As the only means of daily mass communication in Park City, Summit and Wasatch counties, the radio station offered the opportunity for any resident with a cause to get the public’s attention during the morning news and interview hours. As such, as one public radio consultant noted, it quickly became Park City’s town meeting hall of the airwaves.

It was a time when Park City’s future was being planned and the station’s aggressive news coverage and open-mike policy allowed citizens, not just developers and government officials, to help set the agenda for public discourse. The station organized town meetings asking, "Do we want to be another Aspen?" or "Do we want to be another Sandy?"

It won hundreds of awards for community service, news and public affairs from the National Association of Broadcasters, Utah Broadcaster’s Association, Utah Chapter of the Society of Professional Journalist, Utah League of Women Voters, Utah Chapter of the American Planning Association and others.

KPCW broke the mold for small-town public radio stations.

Its intense dedication to local news and innovative fund-raising caught the attention of the national public radio establishment, then dominated by big-city university stations. In the late 1990s, benchmark studies by the Corporation for Public Broadcasting (CPB) showed KPCW had more audience per capita and raised more money per capita than any other public radio station in the nation.

CPB was so impressed that it hired a consultant to study the unique fund-raising strategies invented by Susan Feulner, many of which were later adopted by big city radio and TV stations.

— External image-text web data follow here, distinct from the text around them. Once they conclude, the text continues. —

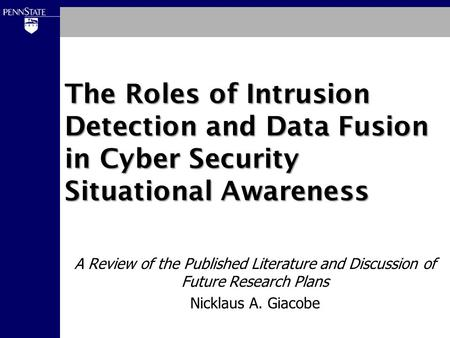 The Roles of Intrusion Detection <strong>and</strong> Data Fusion in Cyber Security Situational Awareness A Review of the Published Literature <strong>and</strong> Discussion of Future.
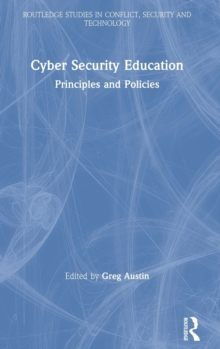Cyber Security Education : Principles and Policies, Hardback Book
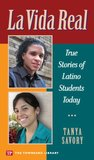 La Vida Real: True Stories of Latino Stories Today (Townsend Library)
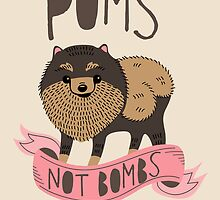 Poms Not Bombs by Good Natured Beast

Perhaps the biggest service KPCW rendered the town was during the Olympics when it went all news/information for the duration of the Games. A later study showed that 92 percent of all the adults along the back of the Wasatch Front listened to KPCW during the games.

Later the station again gained national attention with the first "Save Our Snow" climate-change town meeting, which packed the Eccles Center and received coverage on The Weather Channel and ABC Nightly News.

On the eve of KPCW’s 30th anniversary, I hope residents reflect on what the station has meant for the town and what a different place it would have been without it.

Paragon Media, nationally known radio consultants, put it this way: "We do research for radio stations all over the nation and Canada and never have we found a town, like Park City, that was more reliant on its public radio station."

Blair Feulner wrote the application to the Federal Communications Commission for KPCW in 1978 and co-managed the station with Susan Feulner for 28 years. They thank the thousands of contributors, volunteers, staff and board of trustees who made KPCW possible.